Monday, November 14, 2016
Grand Ballroom B (Hilton San Francisco Union Square)
Erin Frazar, Robert B. Pace III, Eduardo Santillan-Jimenez and Mark Crocker, Center for Applied Energy Research, University of Kentucky, Lexington, KY

Algae-based carbon capture represents one possible solution to the issue of rising greenhouse gas levels. In addition to capturing CO2 emissions, this approach facilitates CO2 conversion to algal biomass, the components of which – including algal lipids – can be monetized. However, the overall efficiency and economic constraints of extracting, purifying and upgrading algal lipids present challenges that must be overcome for algae oil to become a viable source of fuels and chemicals.
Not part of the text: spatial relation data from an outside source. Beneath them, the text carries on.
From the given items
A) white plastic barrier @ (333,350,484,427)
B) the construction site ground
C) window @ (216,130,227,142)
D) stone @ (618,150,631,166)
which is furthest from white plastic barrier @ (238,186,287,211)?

The work described in this contribution includes the optimization of algal lipid extraction and purification processes designed to avoid the destruction of valuable algae components and the use of an improved catalytic approach to obtain drop-in hydrocarbon fuels from the purified algal lipids. Low-cost, scalable methods are employed, including the direct transesterification of wet algae biomass to extract algal lipids and the use of low-cost adsorbents to purify the crude algal lipids. Raw algae, as well as crude and purified algal lipids, were analyzed throughout in order to observe the evolution of the lipid profile and the elemental composition of the feed as it was processed. Similarly, the spent adsorbents and catalysts used during the purification and upgrading of the algal lipids were analyzed as a means to gain insights into the final destiny of metals and heteroatoms undesirable for fuel applications. Activated carbon was found to be an affective adsorbent for the elimination of impurities such as chlorophyll, phospholipids and sterols from the crude algae oil. Notably, comparison of the UV-Vis spectra of a chlorophyll standard, the crude algal lipids and the purified algal lipids showed a complete absence of chlorophyll in the purified sample. Moreover, analysis of the purified lipids and the product of their catalytic upgrading revealed the latter to be ideal for transportation fuel (diesel and jet-fuel) applications.